ここ最近、マテハン導入の失敗事例をよく耳にすることが多くなりました。とくに「導入したが、現在は使われていない」「導入前の作業員中心の業務フローの方が速い」といった声が意外にも多くあります。

コロナの影響で販売チャネルの変化が加速し、業務内容が大きく変化する中で、自社センターにマッチしたマテハンをいかに使い分けるか生産性向上・品質維持のカギを握ります。

失敗の理由は?

出荷条件が変化していないのにも関わらず、想定していた生産性が得られていない場合、その要因はどこにあるのでしょうか。それは、マテハンのメリットにのみに注目し、デメリットや導入時の注意すべきポイントを充分理解せず業務設計していることが考えられます。前述の通り、マテハンの導入においては、自社センターの業務内容・取り扱う商品の特性を知ったうえで、生産性が最大化できるように設計しなければなりません。

まずは課題を整理する

今回は、マテハンの中でも、ピッキングの生産性向上・品質維持を実現するDAS・DPSを例に、導入時によく発生する問題点・留意点について、解説していきます。

まずは、現在のピッキング方式の見直しからです。現在のピッキング方式が出荷頻度、1日の出荷量、アイテム数、商品特性にマッチしてなければ、DPS・DASのようなピッキング・仕分けシステムを導入しても、費用対効果は得られません。出荷内容を詳細に分析し、作業効率を最大化する機器選定と使い方の設定に反映することが重要です。

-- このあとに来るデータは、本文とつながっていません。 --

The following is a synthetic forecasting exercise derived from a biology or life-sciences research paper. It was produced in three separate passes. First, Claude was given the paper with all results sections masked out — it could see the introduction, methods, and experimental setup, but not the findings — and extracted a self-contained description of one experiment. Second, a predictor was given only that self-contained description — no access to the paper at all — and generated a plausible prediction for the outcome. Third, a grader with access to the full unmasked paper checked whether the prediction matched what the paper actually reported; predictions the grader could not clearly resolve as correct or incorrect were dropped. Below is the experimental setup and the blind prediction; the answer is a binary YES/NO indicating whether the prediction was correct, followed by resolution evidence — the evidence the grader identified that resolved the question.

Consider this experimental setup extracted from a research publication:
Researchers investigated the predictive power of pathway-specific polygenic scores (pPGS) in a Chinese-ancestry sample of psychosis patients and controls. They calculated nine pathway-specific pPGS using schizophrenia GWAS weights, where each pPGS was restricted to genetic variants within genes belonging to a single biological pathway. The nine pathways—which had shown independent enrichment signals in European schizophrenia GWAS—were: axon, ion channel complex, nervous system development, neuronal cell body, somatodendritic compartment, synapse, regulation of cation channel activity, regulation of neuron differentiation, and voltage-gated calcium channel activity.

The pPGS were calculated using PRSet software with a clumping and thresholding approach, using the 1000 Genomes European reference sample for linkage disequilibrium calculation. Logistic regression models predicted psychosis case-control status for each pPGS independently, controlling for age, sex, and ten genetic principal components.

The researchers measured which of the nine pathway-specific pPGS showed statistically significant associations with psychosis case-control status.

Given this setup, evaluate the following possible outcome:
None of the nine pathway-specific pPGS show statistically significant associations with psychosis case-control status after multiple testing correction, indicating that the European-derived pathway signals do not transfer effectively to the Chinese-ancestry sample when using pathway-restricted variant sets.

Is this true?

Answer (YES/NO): NO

例えば、高額品を取り扱うセンターでは、ピッキング後に必ず、出荷検品を実施します。こういったセンターの場合、ポカヨケ機能の付いたDPS・DASを導入することで、出荷検品の必要がなくなり、出荷検品にかかるコスト削減につながります。

マテハン導入時の倉庫レイアウト設計

DPS・DASのレイアウトはリストやハンディターミナルによるピッキングと同様に考えてはいけません。リストやハンディターミナルを活用したピッキングの場合、追い越し(ピッキング順序の変更)ができるため、「滞留」「待ち」が発生しません。しかし、DPS・DASは基本、追い越しができないため、なるべくピッキングの作業動線を短くする必要があります。

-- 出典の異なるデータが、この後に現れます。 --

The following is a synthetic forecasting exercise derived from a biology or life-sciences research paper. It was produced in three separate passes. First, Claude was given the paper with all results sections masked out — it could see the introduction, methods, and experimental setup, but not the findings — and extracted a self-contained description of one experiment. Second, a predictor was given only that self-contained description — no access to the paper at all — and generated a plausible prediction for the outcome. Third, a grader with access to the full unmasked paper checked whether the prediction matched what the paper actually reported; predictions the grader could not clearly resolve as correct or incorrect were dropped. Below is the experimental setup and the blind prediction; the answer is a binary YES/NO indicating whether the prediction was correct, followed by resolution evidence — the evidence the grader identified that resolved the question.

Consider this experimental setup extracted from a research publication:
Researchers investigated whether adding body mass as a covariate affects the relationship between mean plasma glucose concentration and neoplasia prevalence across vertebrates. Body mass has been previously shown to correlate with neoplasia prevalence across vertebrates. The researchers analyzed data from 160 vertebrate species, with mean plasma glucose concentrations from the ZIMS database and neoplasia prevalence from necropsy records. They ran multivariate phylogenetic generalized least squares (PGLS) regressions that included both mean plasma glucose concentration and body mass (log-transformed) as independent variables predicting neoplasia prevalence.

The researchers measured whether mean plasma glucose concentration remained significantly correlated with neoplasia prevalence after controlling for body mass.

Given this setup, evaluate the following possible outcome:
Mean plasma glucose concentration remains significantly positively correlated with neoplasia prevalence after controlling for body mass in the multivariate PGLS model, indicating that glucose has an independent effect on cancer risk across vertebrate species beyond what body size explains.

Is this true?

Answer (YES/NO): NO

さらに、各ブロックのヒット率(デジタル表示機が光る数)を平均化できるレイアウトにしないと、一か所に人が固まり「滞留」「待ち」が発生してしまいます。

ブロック分割

レイアウトが決まれば、ブロック分割について検討する必要があります。ブロック分割とは、移動時間を短縮するため、ピッキングエリアを複数のブロックに分け、コンベアシステム等とリレーをしてピッキング効率のアップを目指すことを意味します。ブロック分割の設計については、ピッキング棚の間口にデジタル表示器を設置し、作業人数やピッキングする距離を考慮した上、ブロック毎に機器(店番表示器や完了表示器)を設置します。コンベヤを設置してコンテナを流しながらリレーしていくのが一般的です。各ブロックに作業員が固定で張り付き、デジタル表示器に表示された数量のみをピッキングして、コンテナを次のブロックにリレーしていきます。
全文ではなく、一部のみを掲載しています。